Commitment and Transition
Selection acts as a commitment point. At award, the accepted quote defines agreed terms, pricing and responsibilities are carried forward, and the job transitions into an execution state.
Execution Within the Platform
A dedicated execution context was introduced. Shipments are managed as structured records supporting milestone tracking, document handling, and lifecycle progression.
Video walkthrough: Listing a Job — Before vs After
- Missing context
- Minimal shipment definition
- Assumption-based
- No cost breakdown
- No platform continuity
- Contact revealed
- No audit trail
- No visibility
- Priceable scenario
- Complete shipment definition
- Context-based
- Itemised pricing
- System continuity begins
- Accepted quote becomes shipment
- Document + milestone tracking
- Dedicated execution context
∞ Containers
Defined timing window
Commercial terms
Execution context
Multi-currency support
Carrier-specific options
Transit + service variables
Quote →
Selection →
Shipment →
Completion
More reliable pricing and reduced operational overhead
Before
Jobs required additional information before they could be priced.
After
Most jobs could be assessed and priced directly from the listing, without clarification.

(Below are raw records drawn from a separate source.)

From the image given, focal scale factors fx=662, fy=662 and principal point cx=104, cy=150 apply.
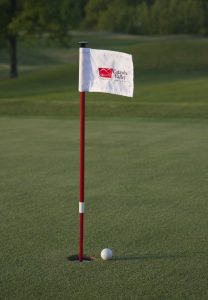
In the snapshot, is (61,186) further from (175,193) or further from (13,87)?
(13,87)

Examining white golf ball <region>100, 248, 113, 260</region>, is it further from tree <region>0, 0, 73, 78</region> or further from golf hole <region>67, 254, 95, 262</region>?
tree <region>0, 0, 73, 78</region>

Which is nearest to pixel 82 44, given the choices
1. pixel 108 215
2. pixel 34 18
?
pixel 108 215

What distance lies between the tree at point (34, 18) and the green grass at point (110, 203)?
13971 mm

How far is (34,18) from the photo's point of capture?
98.3ft

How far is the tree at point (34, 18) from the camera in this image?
29.4m

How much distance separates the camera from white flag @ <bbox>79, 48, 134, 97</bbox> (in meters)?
4.79

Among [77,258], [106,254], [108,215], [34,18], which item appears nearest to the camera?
[106,254]

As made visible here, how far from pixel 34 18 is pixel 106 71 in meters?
25.8

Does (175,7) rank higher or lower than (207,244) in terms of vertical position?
higher

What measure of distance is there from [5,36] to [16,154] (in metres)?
21.6

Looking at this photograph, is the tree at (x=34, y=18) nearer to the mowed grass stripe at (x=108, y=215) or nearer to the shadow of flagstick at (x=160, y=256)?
the mowed grass stripe at (x=108, y=215)

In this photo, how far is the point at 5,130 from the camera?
1247 cm

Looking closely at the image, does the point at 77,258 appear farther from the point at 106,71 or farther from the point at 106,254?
the point at 106,71

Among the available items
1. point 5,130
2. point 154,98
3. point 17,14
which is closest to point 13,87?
point 17,14
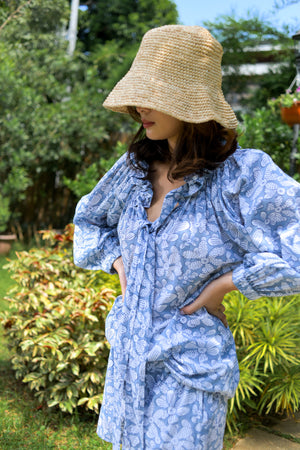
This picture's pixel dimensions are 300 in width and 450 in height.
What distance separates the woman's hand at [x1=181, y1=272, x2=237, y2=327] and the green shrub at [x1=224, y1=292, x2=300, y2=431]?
1726mm

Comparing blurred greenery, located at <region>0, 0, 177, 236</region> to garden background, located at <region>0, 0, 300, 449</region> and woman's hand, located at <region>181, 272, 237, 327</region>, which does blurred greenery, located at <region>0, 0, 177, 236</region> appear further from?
woman's hand, located at <region>181, 272, 237, 327</region>

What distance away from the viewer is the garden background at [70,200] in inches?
131

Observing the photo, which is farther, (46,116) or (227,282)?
(46,116)

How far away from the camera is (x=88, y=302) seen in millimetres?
3598

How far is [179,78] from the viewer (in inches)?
62.5

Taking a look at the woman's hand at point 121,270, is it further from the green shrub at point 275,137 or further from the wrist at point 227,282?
the green shrub at point 275,137

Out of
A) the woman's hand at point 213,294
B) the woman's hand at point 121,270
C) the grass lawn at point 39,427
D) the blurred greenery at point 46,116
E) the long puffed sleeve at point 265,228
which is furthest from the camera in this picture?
the blurred greenery at point 46,116

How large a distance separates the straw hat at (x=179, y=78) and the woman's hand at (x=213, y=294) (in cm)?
48

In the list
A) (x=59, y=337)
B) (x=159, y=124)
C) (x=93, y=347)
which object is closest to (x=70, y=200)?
(x=59, y=337)

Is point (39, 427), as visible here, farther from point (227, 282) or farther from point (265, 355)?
point (227, 282)

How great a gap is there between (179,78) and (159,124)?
157 mm

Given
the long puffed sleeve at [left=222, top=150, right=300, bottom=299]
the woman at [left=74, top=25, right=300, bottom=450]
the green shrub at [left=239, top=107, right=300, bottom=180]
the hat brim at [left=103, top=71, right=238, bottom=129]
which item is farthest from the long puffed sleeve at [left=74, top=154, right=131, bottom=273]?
the green shrub at [left=239, top=107, right=300, bottom=180]

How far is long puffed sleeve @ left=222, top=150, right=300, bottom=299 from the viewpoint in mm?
1485

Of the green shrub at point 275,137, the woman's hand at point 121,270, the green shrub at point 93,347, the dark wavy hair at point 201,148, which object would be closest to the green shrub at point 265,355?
the green shrub at point 93,347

This shifted quoting from clarification-dependent to majority self-serve, reducing reliance on follow-up across most jobs.
Before
Support was involved in the majority of jobs to resolve missing or unclear details.
After
Support shifted from routine involvement to exception-based handling.
Before
Quotes were based on varying assumptions, leading to inconsistencies and occasional rework.
After
Forwarders priced against a shared, defined scenario, improving consistency and comparability.
Before
The platform acted as a coordination layer, with key interactions occurring outside the system.
After
Jobs functioned as structured inputs into a system, supporting both pricing and execution within the platform.

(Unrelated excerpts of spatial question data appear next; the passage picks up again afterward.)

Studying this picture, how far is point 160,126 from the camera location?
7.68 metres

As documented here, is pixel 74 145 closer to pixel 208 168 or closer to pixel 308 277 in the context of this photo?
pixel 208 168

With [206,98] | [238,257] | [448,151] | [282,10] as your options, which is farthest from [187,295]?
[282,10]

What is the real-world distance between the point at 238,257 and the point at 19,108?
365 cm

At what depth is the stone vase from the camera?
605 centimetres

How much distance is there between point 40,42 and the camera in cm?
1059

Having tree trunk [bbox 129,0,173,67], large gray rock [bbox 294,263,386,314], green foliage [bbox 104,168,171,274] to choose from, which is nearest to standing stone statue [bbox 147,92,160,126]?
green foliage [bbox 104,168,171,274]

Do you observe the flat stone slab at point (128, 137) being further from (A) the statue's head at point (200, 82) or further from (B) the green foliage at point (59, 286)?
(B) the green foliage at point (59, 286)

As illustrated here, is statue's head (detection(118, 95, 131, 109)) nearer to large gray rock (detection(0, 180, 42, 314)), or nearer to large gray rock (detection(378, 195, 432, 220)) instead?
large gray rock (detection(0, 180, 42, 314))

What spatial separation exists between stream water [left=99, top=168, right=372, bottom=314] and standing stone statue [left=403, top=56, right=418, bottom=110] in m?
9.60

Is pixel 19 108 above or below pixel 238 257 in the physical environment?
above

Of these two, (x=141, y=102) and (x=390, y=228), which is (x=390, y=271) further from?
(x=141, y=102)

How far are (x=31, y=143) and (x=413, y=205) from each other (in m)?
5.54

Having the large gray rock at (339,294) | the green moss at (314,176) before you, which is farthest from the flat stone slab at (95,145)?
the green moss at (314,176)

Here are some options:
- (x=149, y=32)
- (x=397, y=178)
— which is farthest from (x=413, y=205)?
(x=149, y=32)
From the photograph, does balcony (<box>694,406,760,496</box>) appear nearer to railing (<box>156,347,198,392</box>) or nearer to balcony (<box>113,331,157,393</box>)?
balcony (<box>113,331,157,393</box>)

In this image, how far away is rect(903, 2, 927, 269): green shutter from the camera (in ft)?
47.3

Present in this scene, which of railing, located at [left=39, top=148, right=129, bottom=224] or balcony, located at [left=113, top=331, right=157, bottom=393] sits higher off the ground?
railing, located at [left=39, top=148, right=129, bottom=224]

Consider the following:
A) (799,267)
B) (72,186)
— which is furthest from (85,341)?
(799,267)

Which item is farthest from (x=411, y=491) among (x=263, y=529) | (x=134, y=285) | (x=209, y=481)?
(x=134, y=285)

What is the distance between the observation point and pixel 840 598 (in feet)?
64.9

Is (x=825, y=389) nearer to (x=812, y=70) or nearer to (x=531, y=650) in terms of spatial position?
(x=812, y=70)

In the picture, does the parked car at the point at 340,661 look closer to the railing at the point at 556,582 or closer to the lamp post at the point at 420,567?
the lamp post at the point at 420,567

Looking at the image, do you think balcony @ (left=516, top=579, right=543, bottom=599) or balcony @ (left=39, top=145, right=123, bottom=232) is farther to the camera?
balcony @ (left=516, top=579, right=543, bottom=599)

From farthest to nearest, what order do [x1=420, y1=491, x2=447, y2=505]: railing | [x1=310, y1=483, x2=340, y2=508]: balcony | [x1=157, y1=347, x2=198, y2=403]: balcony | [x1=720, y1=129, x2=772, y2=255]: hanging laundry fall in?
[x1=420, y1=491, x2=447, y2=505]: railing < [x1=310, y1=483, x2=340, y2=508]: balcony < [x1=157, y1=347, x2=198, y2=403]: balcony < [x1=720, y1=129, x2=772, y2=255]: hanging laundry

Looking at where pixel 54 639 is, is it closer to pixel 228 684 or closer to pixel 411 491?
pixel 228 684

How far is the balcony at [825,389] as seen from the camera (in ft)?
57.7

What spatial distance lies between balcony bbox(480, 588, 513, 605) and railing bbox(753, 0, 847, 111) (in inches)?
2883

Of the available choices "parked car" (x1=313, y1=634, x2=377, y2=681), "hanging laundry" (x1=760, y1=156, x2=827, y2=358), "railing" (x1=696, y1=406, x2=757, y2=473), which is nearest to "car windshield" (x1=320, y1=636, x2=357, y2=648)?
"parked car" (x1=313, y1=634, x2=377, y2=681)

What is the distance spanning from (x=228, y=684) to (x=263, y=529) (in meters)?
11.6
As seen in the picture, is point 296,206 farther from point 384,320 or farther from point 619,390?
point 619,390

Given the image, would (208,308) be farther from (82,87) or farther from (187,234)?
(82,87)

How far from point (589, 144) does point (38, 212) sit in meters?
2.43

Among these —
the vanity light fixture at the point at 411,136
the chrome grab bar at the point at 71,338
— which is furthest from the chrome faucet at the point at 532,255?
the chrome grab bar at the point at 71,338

Defining what the system allows
The core issue was not missing fields — it was allowing structurally weak records into the system. When a job could represent multiple shipment scenarios, different users formed different interpretations, making pricing inconsistent by default.
I learned that system reliability is defined at the point of entry. Once ambiguity is introduced, every downstream interaction becomes recovery work. Designing this system was therefore less about capturing more information, and more about defining the right constraints — ensuring that what enters the system can be priced, compared, and progressed without reinterpretation.